Falling stars cross the dark deep blue sky on a clear summer night. We follow them with curious eyes until they disappear in the fluorescent threshold which softly melts the air while it touches the earth. Stars shine with different rhythms and intensity, at a different pace, from different distances, perhaps also from different times, but we see them all in the same firmament like hearts beating quietly in a far distant ocean. How clean one feels when staring at the immensity of the universe on those nights? you almost feel projected into this void and we even dare to raise a hand hoping to touch these dazzling lights.
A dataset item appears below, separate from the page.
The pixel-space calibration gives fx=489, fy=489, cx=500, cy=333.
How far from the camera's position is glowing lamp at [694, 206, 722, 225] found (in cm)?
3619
In front of our eyes a constellation of dreams are revealed. Secret thoughts which came to our mind thoroughly disguised. When we get used to the dark our pupils dilate their black holes connecting us with the immensity above and we start to see patterns in the sky. Then we throw a line from one luminous point to another and we start to give form to unknown ideas which emerge with natural energy projected from our subconscious into those unreal or imaginary lines.
Introduction is this sky where Elena Narbutaite and Rosalind Nashashibi walk together under a new light, an immense vault where we can listen to their voices while the echo of their friendship reverberates against the walls of a clear night.
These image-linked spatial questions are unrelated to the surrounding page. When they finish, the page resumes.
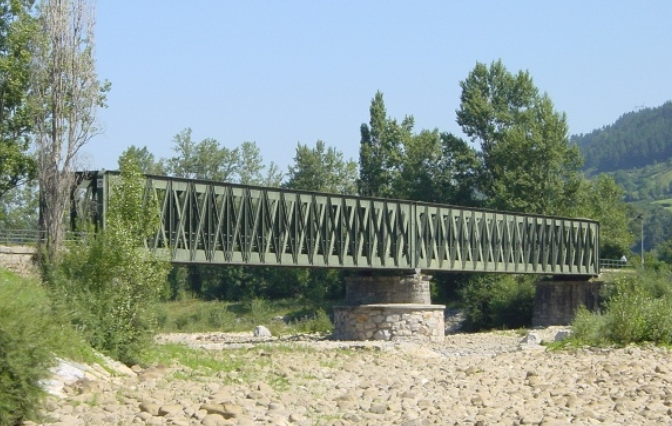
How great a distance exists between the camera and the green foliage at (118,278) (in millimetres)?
29047

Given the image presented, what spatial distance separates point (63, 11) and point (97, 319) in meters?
15.0

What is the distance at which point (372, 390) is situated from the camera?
2895cm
Fred Zinemman directed JULIA in 1977, a movie about friendship, commitment and its complex nuances, a film in which we assist to a long term friendship that evolves and changes its tone, its shades and colours, but which somehow survives distance and time. Friends, like lovers, tend to reflect each other like in a mirror even if what they see in the glass is not a perfect match or what they really expected to see in its silvery surface.
Two silent, powerful and distant narratives emerge; not adhering to previous expectations. Introduction indulges the desire for an unpredicted encounter.